Activity: Where the line containing "class: Mammalia" appears in the records below, begin there and write out each line exactly until the last one, and nothing more.

--- Records to process Enclosed Below ---

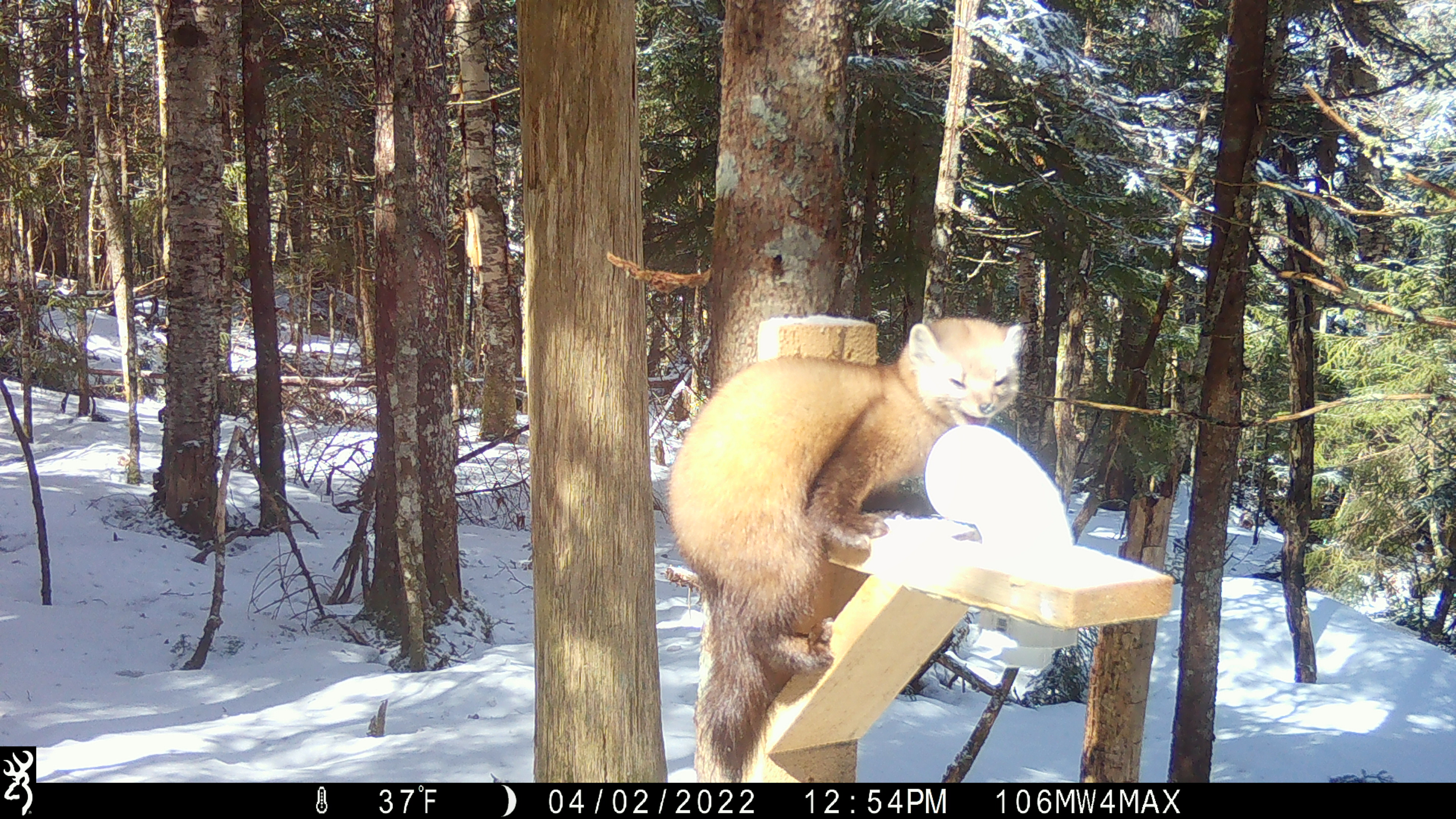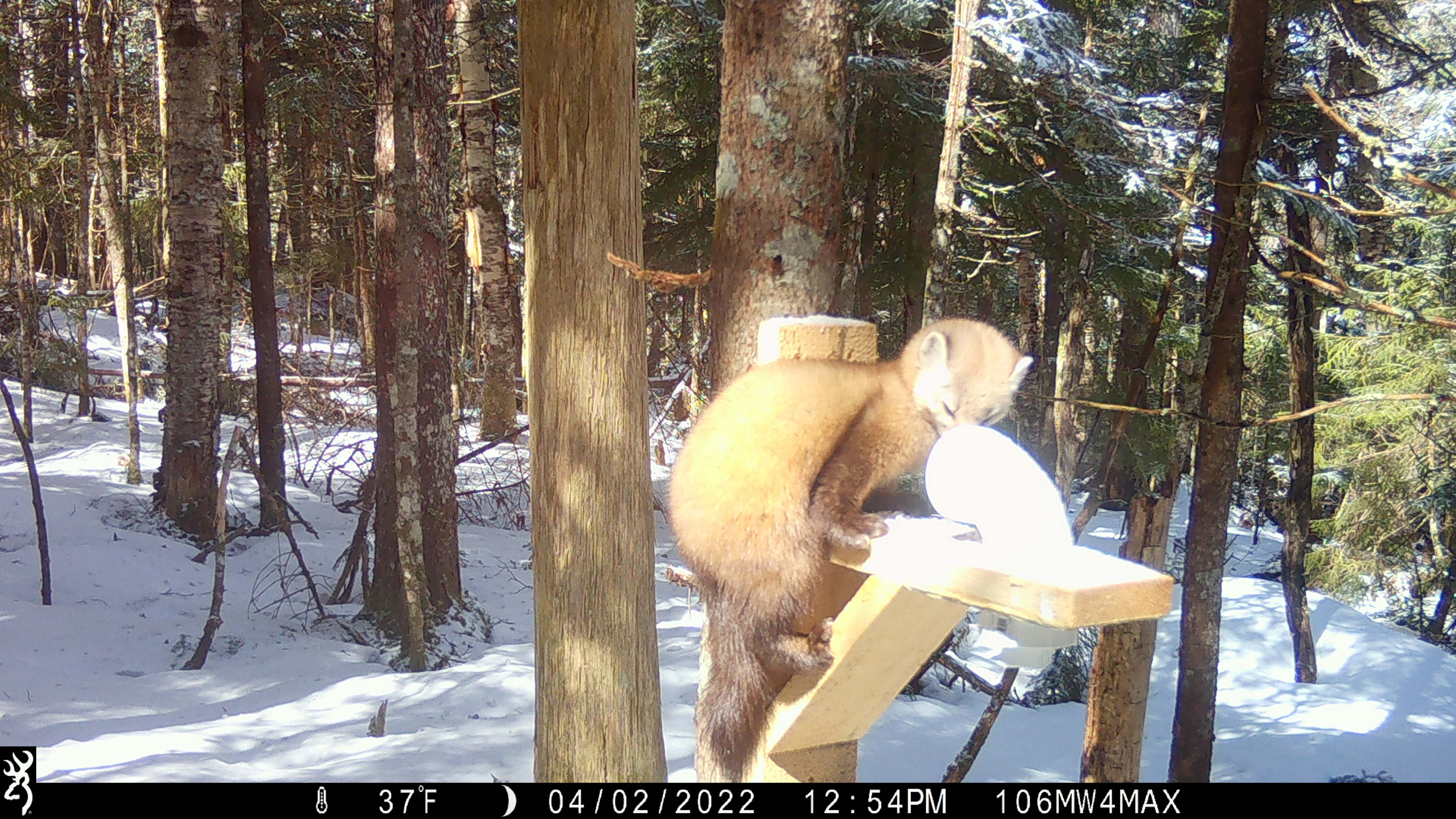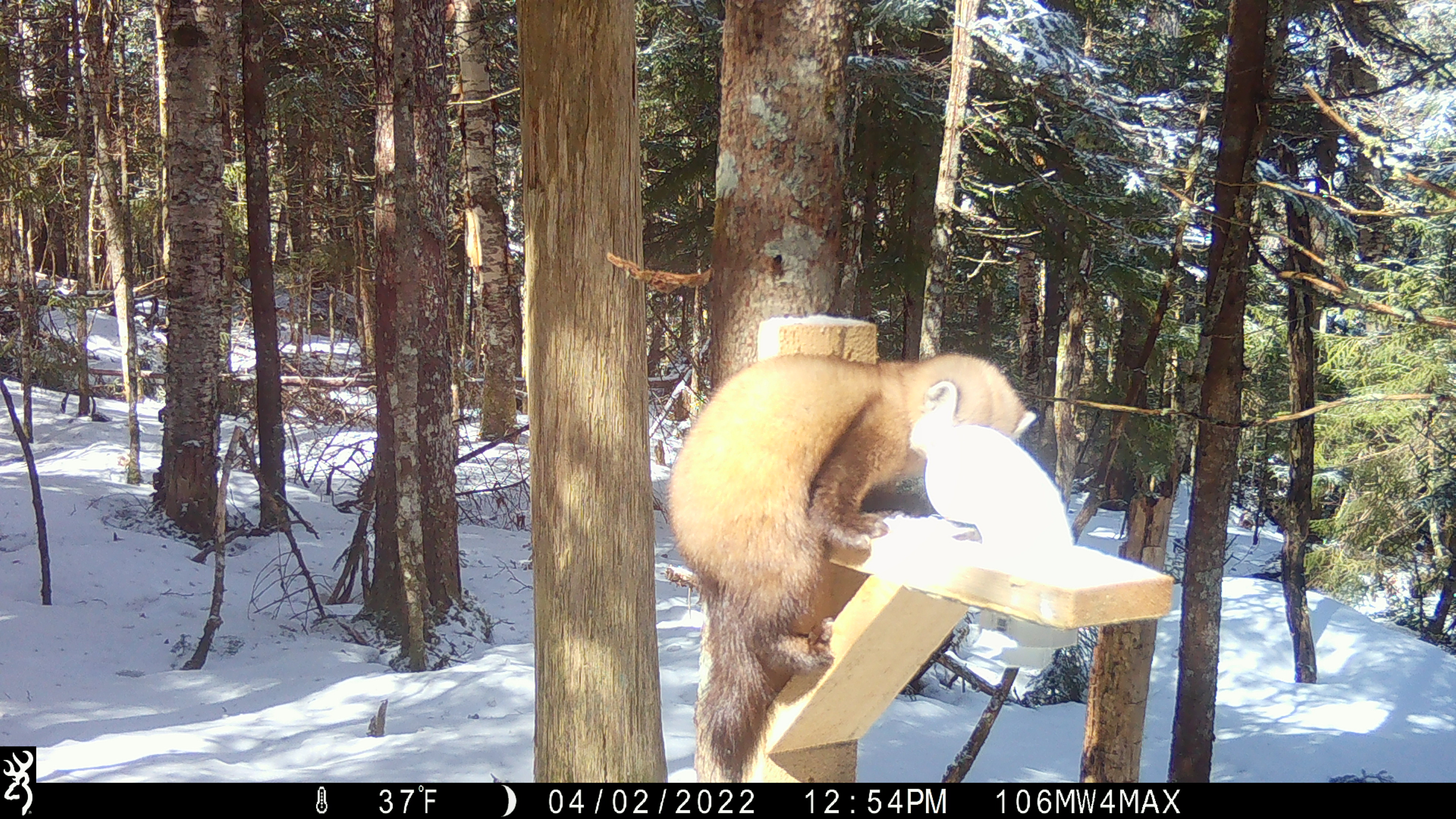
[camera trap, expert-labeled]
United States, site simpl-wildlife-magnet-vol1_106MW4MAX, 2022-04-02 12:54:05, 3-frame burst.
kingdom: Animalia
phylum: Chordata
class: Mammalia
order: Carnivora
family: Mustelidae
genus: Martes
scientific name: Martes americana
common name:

--- End of Enclosed Records to process ---

Response for this exercise:
class: Mammalia
order: Carnivora
family: Mustelidae
genus: Martes
scientific name: Martes americana
common name:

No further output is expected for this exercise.